Dass auch noch ein Zugereister diesen König des Waldes mit Seltenheitswert gegen alle Jäger-Verabredungen erlegt hatte, ließ den Volkszorn hochkochen. Bei ihm seien Morddrohungen eingegangen, berichtete Ole Frost der Zeitung „VG“. Er bereue nichts: „Als ich den Elch ein paar hundert Meter entfernt sah, wollten mir einfach keine Regeln einfallen, die ihn irgendwie besonders schützen würden.“

Sein schwedischer Jägerkollege Martin Söderberg aus Yaberg wunderte sich über eine seltsam grünliche Färbung am Hals, als er auf einen ausgewachsenen Elch anlegte.

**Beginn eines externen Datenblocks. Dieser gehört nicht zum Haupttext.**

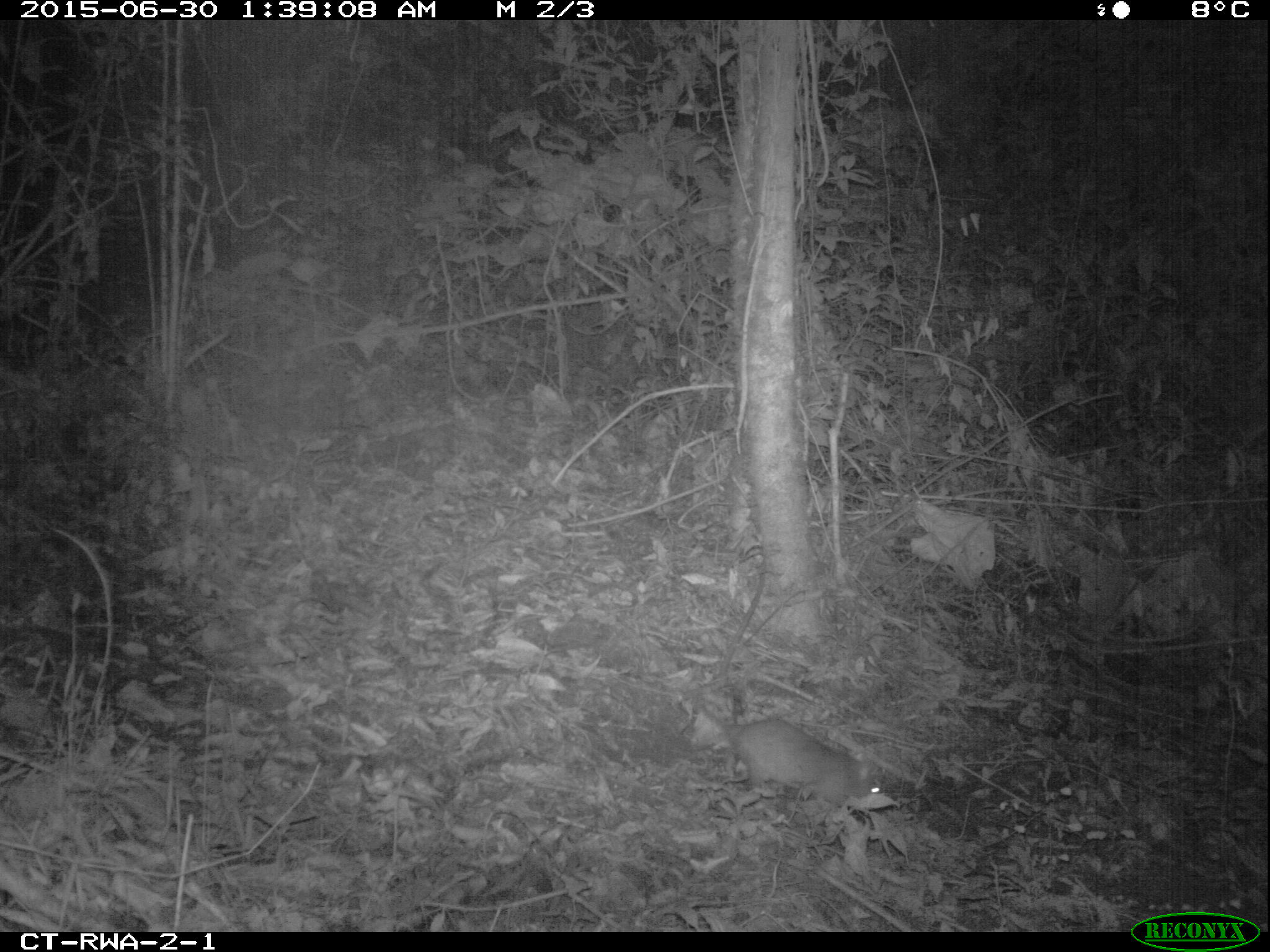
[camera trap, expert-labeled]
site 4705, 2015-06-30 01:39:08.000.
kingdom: Animalia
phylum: Chordata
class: Mammalia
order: Rodentia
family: Nesomyidae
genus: Cricetomys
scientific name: Cricetomys gambianus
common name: african giant pouched rat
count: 1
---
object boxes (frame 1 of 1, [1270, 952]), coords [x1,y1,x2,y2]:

Söderberg traf und fand dann den Plastiksitz einer Kinderschaukel samt Seil förmlich in den Pelz des Tieres eingewachsen. „Es muss den Elch irritiert haben, dass an seinen Ohren ständig dieses Ding herumschaukelte“, meinte Jagdleiter Reine Robertsson in „Hallands-Posten“ einfühlsam. Und grübelte: „Wie lange mag das Tier so herumgelaufen sein?“ Ob es wohl gemobbt wurde?

Man kann vermuten, dass die Kinderschaukel an einem Apfelbaum gehangen hat. Zur Herbstzeit können die Breitmäuler oft den Versuchungen von Fallobst nicht widerstehen und wagen sich in Gärten vor. Die verfaulten Äpfel sind eine Delikatesse für Elche. Manchmal sind sie gegoren und haben einen Alkoholgehalt. Das kann dann auch im Ausland zu Schlagzeilen führen wie „Betrunkene Elche randalieren vor Altersheim“.

Welten trennen diese Seite des Elchdaseins von den per Twitter an alle Welt übermittelten Gefühlen einer Schwedin: „Elche im Mondschein erinnern uns daran, wie groß das Leben ist.“ Immer mehr ihrer Geschlechtsgenossinnen allerdings beteiligen sich jedes Jahr daran, möglichst viele der 300.000 schwedischen Elche ins Jenseits zu befördern. Dieses Jahr sind wieder knapp 100.000 „alces alces“ (so der wissenschaftliche Name) zum Abschuss freigegeben.

Noch sind die 17.000 an der Jagd beteiligten Frauen eine Minderheit unter den etwa 250.000 registrierten Jägern. Bei alles in allem 9,5 Millionen Schweden ist das eine gewaltige Zahl. Die Jäger kommen aus allen Altersgruppen.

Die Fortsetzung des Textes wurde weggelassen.